The Hazel Wood (The Hazel Wood #1)(19)



“So am I.”

He must’ve heard the trouble in my voice, because his changed, too, got more serious. “Why now? You don’t seem like … you don’t seem interested much in talking about her. Your grandmother. What changed?”

I opened my mouth, and the awful confusion of it pressed in. The red-haired man, the stench, the empty apartment.

“I got home from school today,” I began.

Finch waited. We looked at each other in the warm library light. His eyes were brown and guileless.

“I got home, and someone had been there—someone had broken in. There was this weird smell, and I could just tell.”

“A smell? Was there—was that it?”

“No, that’s not it. Whoever it was had left something for me. On my bed.”

He recoiled when I said the word bed. “Oh, god. What was it?”

I pulled out the envelope, flattened the title page onto the table. He grew still, then reached for it. He touched it like it was a relic. “No way,” he breathed.

“And my mom.” Something in me didn’t want the words said aloud, like it might make them true. “She’s not there. I can’t reach her. I can’t reach any of them. I don’t know what to do. And weird shit has been happening, stuff that’ll sound stupid if I try to explain…”

Finch’s eyes were trained on the page. He looked like he wanted to grind it up and snort it.

“Finch?”

He looked up at me and I saw the shift, when he went from geeked-out fan back to friend, I guess. “Wait, wait.” He grabbed my hand, gently. He wasn’t much taller than me—our eyes were almost level. “Someone broke into your apartment and left something very rare and, in context, very creepy in your room, and now you can’t reach your mom. What if she’s filling out a police report somewhere? I’m so sorry this happened to you, but I don’t think you have to panic. Have you thought about calling your grandmother? Just in case?”

I pulled my hand sharply from his. “I can’t call her. She’s dead.”

He startled back. “What? No. I would’ve heard something.”

“Why would you have heard something?”

“Because there’s this thing called the internet, and she’s famous. Or was. Everyone gets an obituary. She can’t be dead.”

My chest burned. “I can’t have you telling me my dead grandmother isn’t dead right now, Finch. That’s like the second or third worst thing you could pick to argue about.”

“Shit. You’re right, that was a stupid thing to say. This is very, very weird.” He stared at me for a minute, like he was calculating something. “Okay.

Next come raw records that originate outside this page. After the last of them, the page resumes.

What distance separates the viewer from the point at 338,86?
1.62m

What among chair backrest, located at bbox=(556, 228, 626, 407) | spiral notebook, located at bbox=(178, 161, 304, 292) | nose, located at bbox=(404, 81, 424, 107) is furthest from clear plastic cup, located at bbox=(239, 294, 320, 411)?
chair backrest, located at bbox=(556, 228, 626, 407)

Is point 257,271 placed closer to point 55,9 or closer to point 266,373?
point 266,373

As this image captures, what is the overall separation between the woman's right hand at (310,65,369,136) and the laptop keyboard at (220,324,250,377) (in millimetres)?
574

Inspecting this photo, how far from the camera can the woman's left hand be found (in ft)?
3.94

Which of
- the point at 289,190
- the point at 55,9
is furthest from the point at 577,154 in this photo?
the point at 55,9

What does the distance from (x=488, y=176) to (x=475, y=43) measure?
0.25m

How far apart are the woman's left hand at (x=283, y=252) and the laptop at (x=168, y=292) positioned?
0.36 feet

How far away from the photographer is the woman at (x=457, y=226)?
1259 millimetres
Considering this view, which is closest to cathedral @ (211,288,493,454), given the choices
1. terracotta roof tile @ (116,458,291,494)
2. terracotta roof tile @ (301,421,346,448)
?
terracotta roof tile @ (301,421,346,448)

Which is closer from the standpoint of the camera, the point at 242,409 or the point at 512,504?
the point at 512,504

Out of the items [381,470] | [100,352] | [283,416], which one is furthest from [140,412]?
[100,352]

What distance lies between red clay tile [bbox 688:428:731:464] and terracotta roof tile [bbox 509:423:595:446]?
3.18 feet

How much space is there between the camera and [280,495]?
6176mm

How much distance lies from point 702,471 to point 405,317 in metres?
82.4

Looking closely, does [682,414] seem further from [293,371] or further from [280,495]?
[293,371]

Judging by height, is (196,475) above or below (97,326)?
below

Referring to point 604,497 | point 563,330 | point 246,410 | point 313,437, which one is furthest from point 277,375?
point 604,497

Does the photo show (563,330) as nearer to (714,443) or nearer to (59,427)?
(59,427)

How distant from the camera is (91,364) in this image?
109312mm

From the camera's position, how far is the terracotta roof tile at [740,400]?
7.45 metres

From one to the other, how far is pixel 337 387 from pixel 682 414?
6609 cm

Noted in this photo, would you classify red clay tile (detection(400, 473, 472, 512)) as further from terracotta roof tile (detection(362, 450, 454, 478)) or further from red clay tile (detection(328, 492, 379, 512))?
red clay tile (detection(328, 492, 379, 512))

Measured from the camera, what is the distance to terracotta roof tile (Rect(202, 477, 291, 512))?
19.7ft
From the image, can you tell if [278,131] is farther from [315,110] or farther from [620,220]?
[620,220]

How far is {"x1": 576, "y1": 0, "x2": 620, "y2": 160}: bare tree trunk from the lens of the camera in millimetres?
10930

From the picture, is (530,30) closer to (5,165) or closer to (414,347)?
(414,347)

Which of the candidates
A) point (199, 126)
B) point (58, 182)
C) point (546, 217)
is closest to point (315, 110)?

Okay. Your mom is fine, I’m sure there’s an explanation.”

“No, you’re not.”

“Well, no matter where they are, you shouldn’t go back to your place alone. Let’s go together—maybe they’re already back. Or maybe I’ll see something you didn’t.”

And there it was. Behind his gentle expression of concern, a bright curiosity. A hunger. My vow to Ella kept me away from Althea fans, rare as they were, but that didn’t mean they kept away from me.

“Forget it,” I said, standing suddenly. I lurched away from the table clumsily, shouldering my bag.

“What’s wrong?”

“I don’t talk to fans.”

I thought the ice in my voice would make him shrivel, or tell me to fuck off, I’m just trying to help you. Instead, he looked confused. “Why?”

I opened my mouth. Closed it. If talking to a fan was a betrayal, the betrayal had happened. It was too late to turn back.

“I don’t know,” I said finally.

“Then how about getting over it? I don’t think you have anyone else you can go to with this.” He said it gently, but I felt pinpricks of shame anyway.

“That’s not true. I could go stay at my friend Lana’s.” I probably could, too, but Lana already lived with two other sculptors and half a klezmer band in a stuffed Gowanus flat. And calling her my friend was pushing it.

“But you didn’t go to Lana,” he said. “You came to me.”

In that moment, I wondered when the last time was that I’d made eye contact with someone for this long. Someone who wasn’t Ella. I wanted so badly to not need him, but the idea of going back out into the city alone sent a feeling of cold desolation blowing through me. In my mind Harold’s apartment was an alien landscape—something had passed through it, something that didn’t belong. I couldn’t be alone there with that feeling.

I hated needing something from someone when I had absolutely nothing to offer back. You’d think, after the upbringing I’d had, I’d at least be used to it.

“Fine,” I managed, relief crashing in. “Sorry it’s a school night.”

Finch looked at me like I’d said something colossally stupid—which I guess I had, but it still rankled—then sprinted to his bedroom door. He slid through like he didn’t want me to see inside, which made me reassess my guess at what he was hiding in there. Bikini babes on Ferraris, lots of suspicious balled-up socks?

Or, wait. That was the bad boy from a teen comedy, not a rich New York kid with a Vonnegut quote tattooed up his arm.